Code Editor View
The Code Editor View is the text editing surface for scripts and other source assets in the Untold Editor. USC scripts themselves are authored in Xcode; the editor does not provide a built-in USC script editor.
It presents source files, supports editing workflows, and emits save/build/run intents through the coordination layer without owning compilation or runtime.
This document describes the architectural role of the Code Editor View, not how to use it as an end user.
Purpose
The Code Editor View exists to:
- Surface project scripts and source files for editing
- Provide an authoring surface for text assets; USC authoring lives in Xcode and is only surfaced here for viewing/coordination
- Bridge editing to build and run workflows via explicit commands
- Reflect scripting workflow state (open project, build output) in the editor context
It is the link between source assets and scripting workflows, not the runtime itself.
Responsibilities
The Code Editor View is responsible for:
- Displaying and editing text buffers for selected source assets
- Reflecting file metadata (path, dirty state, read-only status)
- Emitting save commands for edited buffers
- Emitting build/run/test commands tied to scripting workflows
- Surfacing diagnostics and build output provided by external services
- Respecting editor mode (Edit vs Play) when enabling edits or execution commands
The Code Editor View does not own source storage, compilation, or runtime execution.
What This View Does NOT Do
The Code Editor View intentionally does not:
- Interpret or execute USC or other scripts
- Own compilation, packaging, or deployment workflows; it triggers them
- Manage source control operations beyond reflecting status indicators
- Own project discovery or dependency resolution
- Apply engine changes directly; all actions flow through commands
- Decide selection globally; it observes selection/open-file state from shared editor context
If code editor behavior appears to require compilation or runtime ownership, that logic belongs elsewhere.
Data Flow
The Code Editor View participates in the editor data flow as follows:
Reads
- Source file contents and metadata (path, permissions, timestamps)
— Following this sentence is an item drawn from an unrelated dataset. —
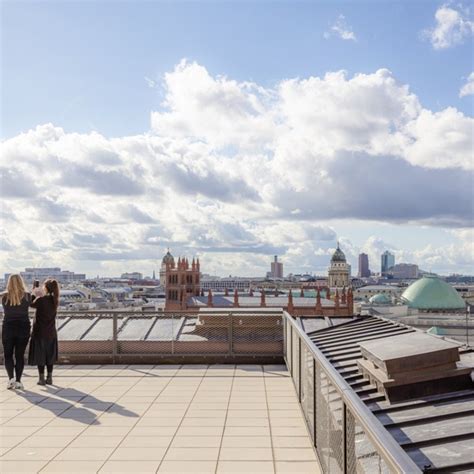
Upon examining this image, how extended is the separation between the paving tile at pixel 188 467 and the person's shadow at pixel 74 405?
169 cm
- Open-file/session state from the editor
- Build/run status and diagnostics from scripting services
- Editor mode state
Emits
- Save commands for current buffers
- Build/run/test commands for the active scripting project
- File open/close requests within the editor session
- Selection change requests for symbols or files if shared selection is used
All emitted actions flow through the editor coordination layer.
Interaction With Other Views
The Code Editor View interacts indirectly with other views via shared editor state:
-
Asset Browser
Opens scripts selected in the asset list -
Scene View / Scene Hierarchy
May reflect selection-driven context (e.g., open script referenced by a component) but does not call views directly -
Inspector
Consumes scripts as assignable assets; script edits propagate via save and build commands
The Code Editor View does not directly communicate with other views.
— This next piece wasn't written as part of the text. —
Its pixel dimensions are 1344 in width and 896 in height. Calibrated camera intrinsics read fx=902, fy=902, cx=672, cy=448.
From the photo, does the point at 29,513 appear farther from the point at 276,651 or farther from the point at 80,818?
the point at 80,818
Edit Mode vs Play Mode Behavior
Edit Mode
- Full text editing, save, and build/run commands are enabled
- Diagnostics and build output are surfaced for authoring
Play Mode
- Editing may be limited or read-only depending on project policy
- Build/run commands that mutate authoring state may be blocked or deferred
- Runtime logs may be surfaced without enabling authoring changes
Mode transitions are handled externally and reflected in the view.
Extension Points
Contributors may extend the Code Editor View by:
- Adding language services (syntax highlighting, completion, diagnostics) via existing plugin hooks
- Integrating advanced navigation (symbol search, references) through shared project metadata
- Surfacing build/test pipelines with richer progress and error reporting
- Enhancing run configurations to emit explicit launch commands
Extensions should integrate through existing command pathways and shared scripting state.
Design Constraints
The Code Editor View is intentionally constrained to:
- Text editing and presentation of scripting-related feedback
- Command emission for save/build/run
- Stateless or minimal local UI state driven by shared data
- No direct compilation, execution, or mutation of engine state
Keeping these boundaries strict ensures predictable scripting workflows and debuggability.